De passagiers moesten (1) vlug (2) uitstappen, nadat (3) de conducteur had (4) omgeroepen, dat er (5) gevaar voor brand was (6).
Zodra (1) ik het boek gelezen heb en (2) een mening erover (3) gevormd heb, zal (4) ik het (5) je terugsturen.
Hoe (1) mooi (2) al die beloften van de lijsttrekker ook mogen (3) zijn (4), toch (5) lijkt (6) het wel zeker, dat we flink zullen moeten (7) bezuinigen.
Men (1) beweert dat hij meer (2) naar de kerk gaat om (3) er (4) te zingen dan (5) om er te bidden.
Mijn (1) grootvader had (2) een schoenenwinkel in de Hoogstraat in Maassluis, waar (3) hij in de kelder schoenen repareerde.
Terwijl (1) Mieke met (2) de hond voor (3) de winkel stond, liep haar echtgenoot boos (4) naar binnen.
De vooraanstaande Nederlandse kinoloog P.M.C. Toepoel was (1) in zijn (2) jonge jaren een (3) van de eerste (4) bokskampioenen van ons land.
Wat (1) Rutger en Sanne voor elkaar (2) overhebben, is gewoonweg niet normaal (3) meer.

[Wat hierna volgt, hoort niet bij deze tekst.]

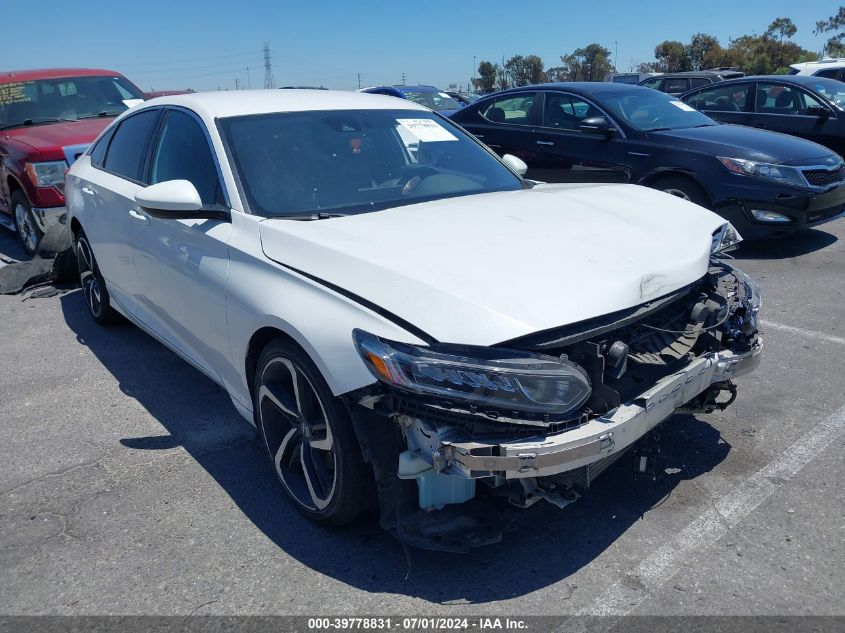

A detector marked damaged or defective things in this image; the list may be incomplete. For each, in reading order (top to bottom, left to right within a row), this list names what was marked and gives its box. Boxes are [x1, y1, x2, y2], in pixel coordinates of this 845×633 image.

Het was uiterst (1) pijnlijk te moeten (2) zien hoe Michael Jackson in de veronderstelling was (3), dat (4) de prijs die (5) hij moest uitreiken, voor hemzelf bedoeld was.
Dit is (1) een kort boek, maar (2) het (3) bevat een compact drama, dat (4) ook ruimte laat (5) voor verschillende interpretaties.
Tijdens (1) de pauze van twintig (2) minuten discussieerde de dirigent van het Residentieorkest met (3) het publiek over zijn interpretatie van Mahlers vierde (4) symfonie.
Hoewel (1) zij al enige (2) tijd een vaste vriend had (3), probeerde Suzanne via (4) www.edating.nl nog meer (5) relaties op te bouwen.
Doordat (1) het Nederlands dameshockeyteam op de Olympische Spelen goud (2) veroverde, had onze kroonprins de tijd van zijn leven. Aan iedere (3) speelster kon hij bij de uitreiking van het eremetaal drie (4) kussen kwijt (5).